For sites using NextJS, you can setup the handler as a NextJS Server function. To do so, create a pages/api/cloudinary/[...media].ts file in your project, with the following implementation:

// pages/api/cloudinary/[...media].ts
import {
mediaHandlerConfig,
createMediaHandler,
} from 'next-tinacms-cloudinary/dist/handlers'
import { isAuthorized } from '@tinacms/auth'
export const config = mediaHandlerConfig
export default createMediaHandler({
cloud_name: process.env.CLOUDINARY_CLOUD_NAME,
api_key: process.env.CLOUDINARY_API_KEY,
api_secret: process.env.CLOUDINARY_API_SECRET,
authorized: async (req, _res) => {
try {
if (process.env.NODE_ENV == 'development') {
return true
}
const user = await isAuthorized(req)
return user && user.verified
} catch (e) {
console.error(e)
return false
}
},
})

Here's what's happening in the above snippet:

  • We call createMediaHandler to set up routes and connect your instance of the Media Store to your Cloudinary account.
  • The authorized key will make it so only authorized users within TinaCloud can upload and make media edits.

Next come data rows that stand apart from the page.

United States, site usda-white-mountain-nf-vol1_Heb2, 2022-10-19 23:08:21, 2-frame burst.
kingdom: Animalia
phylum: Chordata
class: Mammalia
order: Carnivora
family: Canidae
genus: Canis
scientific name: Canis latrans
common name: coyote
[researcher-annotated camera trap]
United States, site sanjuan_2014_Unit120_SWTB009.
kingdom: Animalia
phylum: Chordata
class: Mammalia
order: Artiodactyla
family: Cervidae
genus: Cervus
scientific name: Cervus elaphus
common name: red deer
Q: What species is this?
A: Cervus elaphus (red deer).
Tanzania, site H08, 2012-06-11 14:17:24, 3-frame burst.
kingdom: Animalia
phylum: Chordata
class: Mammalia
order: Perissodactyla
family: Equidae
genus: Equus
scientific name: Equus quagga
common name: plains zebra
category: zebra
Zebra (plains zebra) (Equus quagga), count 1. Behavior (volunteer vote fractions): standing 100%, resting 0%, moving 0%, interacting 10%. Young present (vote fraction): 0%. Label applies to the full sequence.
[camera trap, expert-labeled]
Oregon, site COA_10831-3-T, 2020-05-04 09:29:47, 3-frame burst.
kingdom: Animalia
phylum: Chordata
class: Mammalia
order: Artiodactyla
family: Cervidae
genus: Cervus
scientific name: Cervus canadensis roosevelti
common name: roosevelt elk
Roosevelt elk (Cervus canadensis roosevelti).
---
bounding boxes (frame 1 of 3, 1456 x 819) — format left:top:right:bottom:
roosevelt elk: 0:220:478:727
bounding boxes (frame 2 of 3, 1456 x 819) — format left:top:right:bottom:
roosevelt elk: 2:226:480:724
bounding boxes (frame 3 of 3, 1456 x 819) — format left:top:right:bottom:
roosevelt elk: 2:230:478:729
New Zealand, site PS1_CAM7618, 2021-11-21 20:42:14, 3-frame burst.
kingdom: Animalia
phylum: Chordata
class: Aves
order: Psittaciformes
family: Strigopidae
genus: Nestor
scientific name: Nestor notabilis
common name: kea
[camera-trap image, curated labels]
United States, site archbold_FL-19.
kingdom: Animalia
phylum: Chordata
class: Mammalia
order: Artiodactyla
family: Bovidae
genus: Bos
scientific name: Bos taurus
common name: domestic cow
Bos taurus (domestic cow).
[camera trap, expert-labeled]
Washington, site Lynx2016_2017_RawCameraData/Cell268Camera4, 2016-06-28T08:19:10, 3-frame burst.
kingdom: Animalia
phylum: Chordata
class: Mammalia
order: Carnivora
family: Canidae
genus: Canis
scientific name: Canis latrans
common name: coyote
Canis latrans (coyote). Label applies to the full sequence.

Framework Agnostic implementations

In the above example, we showed how to host the backend handler as a NextJS API function. If you are using Vercel with another framework, the same approach applies (with the small difference that you need to use /api/... instead of /pages/api/... for your handler).

You can also check out our Netlify Functions implementation.

Update Schema

Now that the media store is registered and the API route for media set up, let's add an image to your schema.

In your tina/config.{ts,tsx,js} add a new field for the image, e.g:

{
name: 'hero',
type: 'image',
label: 'Hero Image',
}

Now, when editing your site, the image field will allow you to connect to your Cloudinary account via the Media Store to manage your media assets.